Ausgewählter Textauszug ▸
···

Alternativen zum Mainframe

Lange Zeit nutzte Bürgel dafür ein Host-System mit Web-Gateway, dabei bildete eine DB2-Datenbank von IBM die Kernanwendung. Die Fortsetzung des Großrechnerbetriebs wäre aber nur mit einer teuren Aufrüstung der Hardware auf ein größeres System möglich gewesen, erinnert sich Siebertz. Weil die Mainframe-Softwareanbieter ihre Preise zumeist an der installierten Rechenleistung ausrichten, hätte Bürgel außerdem erheblich höhere Lizenzkosten verkraften müssen. Zudem war der Mainframe nicht redundant ausgelegt, eine ausreichend hohe Verfügbarkeit deshalb nach Meinung der Verantwortlichen nicht gesichert. Darüber hinaus wurde es immer schwieriger, Mainframe-Experten zu finden. Auch die Abhängigkeit von einem Dienstleister, der den Host in seinem Rechenzentrum betrieb, wäre Bürgel mit dem Mainframe erhalten geblieben.

···

Aufgabe 1 ▸ Wonach richten Mainframe-Softwareanbieter ihre Preise laut dem Textauszug über die Alternativen zum Mainframe zumeist aus?
Aufgabe 2 ▸ Schreibe den Textauszug über die Alternativen zum Mainframe nach seinem letzten Satz weiter.

Bereitgestellte Angaben ▸
···

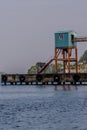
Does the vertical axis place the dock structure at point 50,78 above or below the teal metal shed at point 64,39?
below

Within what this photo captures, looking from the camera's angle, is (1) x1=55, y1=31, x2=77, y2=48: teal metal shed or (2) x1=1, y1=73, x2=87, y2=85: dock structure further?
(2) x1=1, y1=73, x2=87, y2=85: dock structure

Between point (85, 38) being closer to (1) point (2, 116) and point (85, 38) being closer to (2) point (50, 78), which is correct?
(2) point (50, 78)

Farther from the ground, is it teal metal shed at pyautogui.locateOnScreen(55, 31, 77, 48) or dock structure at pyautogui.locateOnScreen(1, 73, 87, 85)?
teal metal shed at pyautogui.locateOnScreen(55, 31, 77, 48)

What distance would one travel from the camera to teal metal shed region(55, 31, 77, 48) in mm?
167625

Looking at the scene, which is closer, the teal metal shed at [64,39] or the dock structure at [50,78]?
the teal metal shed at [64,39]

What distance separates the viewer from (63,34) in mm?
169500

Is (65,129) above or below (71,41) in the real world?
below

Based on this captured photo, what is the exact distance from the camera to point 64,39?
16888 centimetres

···

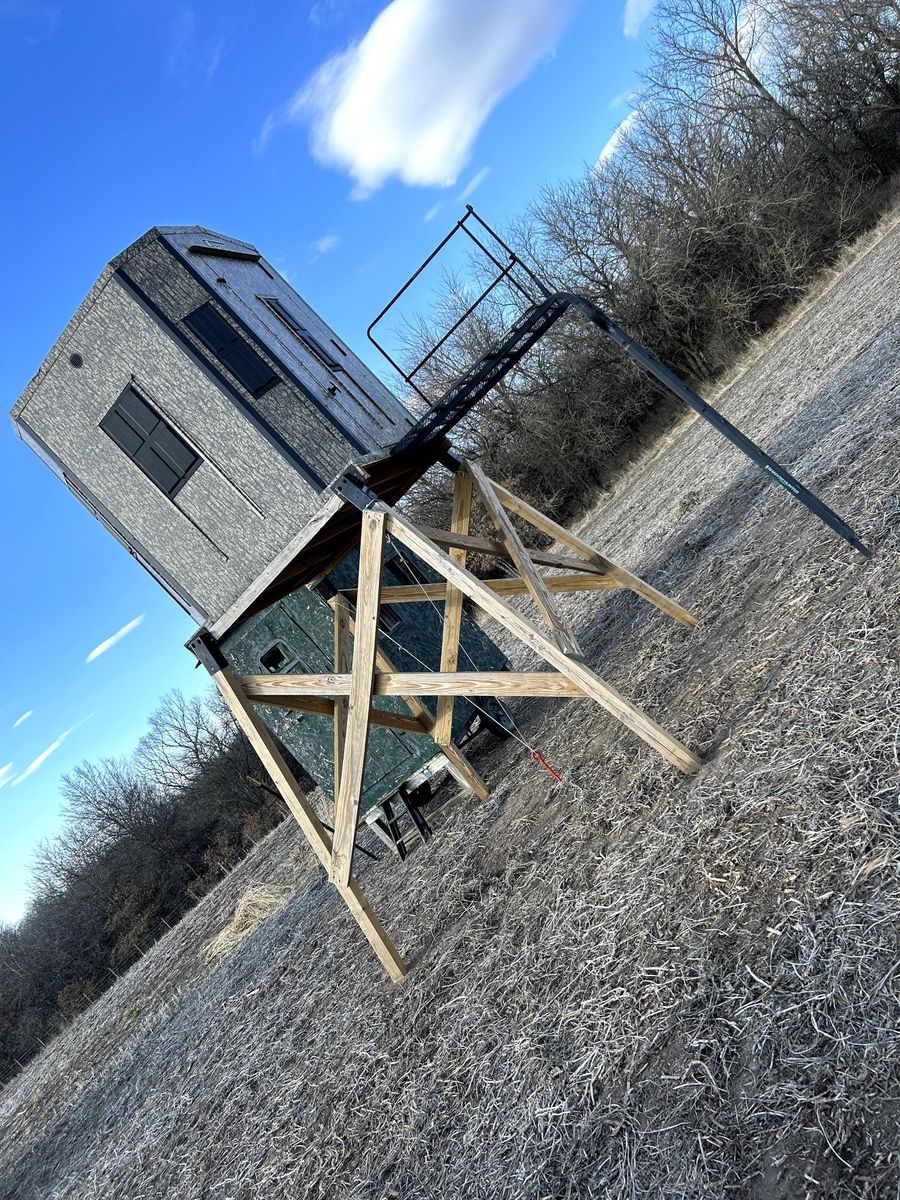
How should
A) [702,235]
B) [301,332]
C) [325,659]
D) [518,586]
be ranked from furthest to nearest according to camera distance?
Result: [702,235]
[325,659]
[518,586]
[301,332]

···

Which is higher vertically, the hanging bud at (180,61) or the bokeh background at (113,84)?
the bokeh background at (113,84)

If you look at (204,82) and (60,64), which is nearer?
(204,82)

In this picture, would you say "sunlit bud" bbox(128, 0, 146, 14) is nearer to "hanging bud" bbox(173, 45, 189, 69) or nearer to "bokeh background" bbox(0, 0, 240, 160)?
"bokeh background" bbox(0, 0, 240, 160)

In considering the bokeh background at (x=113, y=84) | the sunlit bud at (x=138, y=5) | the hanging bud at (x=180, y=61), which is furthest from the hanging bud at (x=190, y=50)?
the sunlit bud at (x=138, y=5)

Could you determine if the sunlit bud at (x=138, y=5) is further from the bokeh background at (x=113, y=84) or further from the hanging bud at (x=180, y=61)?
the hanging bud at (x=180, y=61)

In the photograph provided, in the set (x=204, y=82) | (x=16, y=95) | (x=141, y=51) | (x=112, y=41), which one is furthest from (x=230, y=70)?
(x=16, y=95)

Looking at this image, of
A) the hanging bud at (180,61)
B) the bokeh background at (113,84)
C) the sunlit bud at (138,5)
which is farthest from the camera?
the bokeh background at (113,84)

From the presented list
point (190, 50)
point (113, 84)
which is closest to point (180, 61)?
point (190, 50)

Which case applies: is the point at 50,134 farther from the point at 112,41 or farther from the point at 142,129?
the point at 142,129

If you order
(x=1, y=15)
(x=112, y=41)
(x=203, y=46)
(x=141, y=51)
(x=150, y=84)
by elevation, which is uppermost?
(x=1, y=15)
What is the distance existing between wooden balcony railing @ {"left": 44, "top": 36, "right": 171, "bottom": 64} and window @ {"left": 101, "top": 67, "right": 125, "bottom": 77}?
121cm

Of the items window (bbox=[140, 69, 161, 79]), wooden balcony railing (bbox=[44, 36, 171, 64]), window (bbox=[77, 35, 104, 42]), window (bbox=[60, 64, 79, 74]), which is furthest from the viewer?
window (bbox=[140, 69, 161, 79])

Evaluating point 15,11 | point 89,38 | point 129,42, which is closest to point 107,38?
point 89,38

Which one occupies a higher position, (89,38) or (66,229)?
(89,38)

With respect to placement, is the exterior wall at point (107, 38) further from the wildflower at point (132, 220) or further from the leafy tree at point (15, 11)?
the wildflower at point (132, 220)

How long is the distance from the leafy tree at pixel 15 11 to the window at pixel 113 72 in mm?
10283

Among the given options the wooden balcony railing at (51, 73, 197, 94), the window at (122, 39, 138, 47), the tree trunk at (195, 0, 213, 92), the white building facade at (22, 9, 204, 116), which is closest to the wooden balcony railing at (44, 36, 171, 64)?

···

Antwort 1 ▸ Nach der installierten Rechenleistung.

Antwort 2 ▸
Als Alternativen prüfte das IT-Team einerseits IBMs "i-Series" (vormals AS/400) und andererseits ein Storage Area Network (SAN) auf Basis von geclusterten Intel-Servern unter Linux. Für die i-Series mangelte es an einschlägigen Kenntnissen; mit einem Adress-Suchsystem auf Basis eines Linux-SAN hatte Bürgel dagegen bereits gute Erfahrungen gemacht. Die Entscheidung fiel schließlich zugunsten des Linux-Clusters. Dabei fungieren zwei Itanium-basierende Rechner als Datenbank-Server (siehe Grafik). Als Betriebssystem nutzt Bürgel den "Suse Linux-Enterprise Server" (SLES) in den Versionen 8 und 9.

Im September 2003 begann das Linux-Migrationsprojekt mit der Vorgabe, die Umstellung bis zum Jahresende 2005 abzuschließen. Siebertz: "Um das Projekt zu stemmen, haben wir von Anfang an Externe ins Projektteam geholt." Die Unternehmensberatungen Itgain und Cimt waren in Spitzenzeiten mit zwölf Mitarbeitern tätig. Mit ihrer Hilfe erstellte Bürgel Vorstudien und Analysen, um die Risiken des Umstellungsprozesses zu minimieren.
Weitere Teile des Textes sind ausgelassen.